Nuevas estrategias para la mejora de la sensibilidad y la selectividad en el análisis de biomarcadores proteómicos y miRNómicos en fluidos biológicos mediante CE-MS
En las últimas décadas, el análisis de compuestos biomarcadores en muestras biológicas se ha convertido en una herramienta fundamental para el diagnóstico, seguimiento y pronóstico de diversas enfermedades. Las principales dificultades en muchos casos son la baja concentración de los biomarcadores, la complejidad de la matriz de la muestra y la limitada disponibilidad de muestra. En esta tesis doctoral se presentan nuevas estrategias para la mejora de la sensibilidad y la selectividad en el análisis de péptidos, proteínas y microARNs (miRNAs) biomarcadores en fluidos biológicos mediante electroforesis capilar acoplada a la espectrometría de masas (CE-MS).
La CE-MS es una técnica excelente para la separación de biomoléculas cargadas y su identificación inequívoca. Sin embargo, para obtener separaciones rápidas, eficaces y de elevada resolución, los métodos de separación electroforéticos deben ser optimizados convenientemente. En esta tesis se han desarrollado criterios de calidad basados en la selectividad para la predicción y optimización de las separaciones de mezclas complejas en CE y se ha investigado la separación e identificación de los péptidos beta amiloides, biomarcadores de la enfermedad de Alzheimer.
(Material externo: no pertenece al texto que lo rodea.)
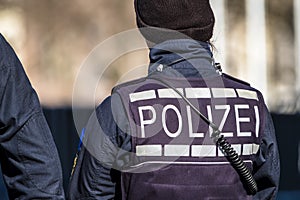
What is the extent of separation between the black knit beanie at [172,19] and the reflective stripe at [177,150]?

Al tratarse de una técnica a microescala, una limitación importante de la CE es su baja sensibilidad en términos de concentración para la mayoría de analitos a causa del pequeño volumen de inyección de muestra. La extracción en fase sólida en línea con la electroforesis capilar (SPE-CE) es una excelente estrategia para disminuir los límites de detección. En esta tesis se han investigado diferentes metodologías de SPE-CE-MS unidireccional empleando sorbentes selectivos, como los sorbentes de inmunoafinidad, afinidad a aptámero, afinidad a metal inmovilizado y el carburo de silicio, para el análisis de proteínas intactas (transtiretina y α-sinucleína), digestos de proteínas y miRNAs en fluidos biológicos. También se ha investigado el potencial de la SPE-CE-MS con una nanoválvula para el análisis de péptidos en fluidos biológicos y se han comparado las ventajas e inconvenientes de esta configuración novedosa respecto a la SPE-CE-MS unidireccional.
Finalmente, se han investigado nuevas estrategias para el análisis rápido y eficiente de digestos de proteínas. La tripsina es la enzima proteolítica más comúnmente utilizada y la digestión se realiza habitualmente en disolución, requiriéndose largos tiempos de digestión. Con el objetivo de disminuir el volumen de muestra, su manipulación y el tiempo total de análisis, en esta tesis se ha desarrollado una metodología de análisis de proteínas empleando microrreactores empaquetados con partículas con tripsina inmovilizada en línea con la CE-MS (IMER-CE-MS).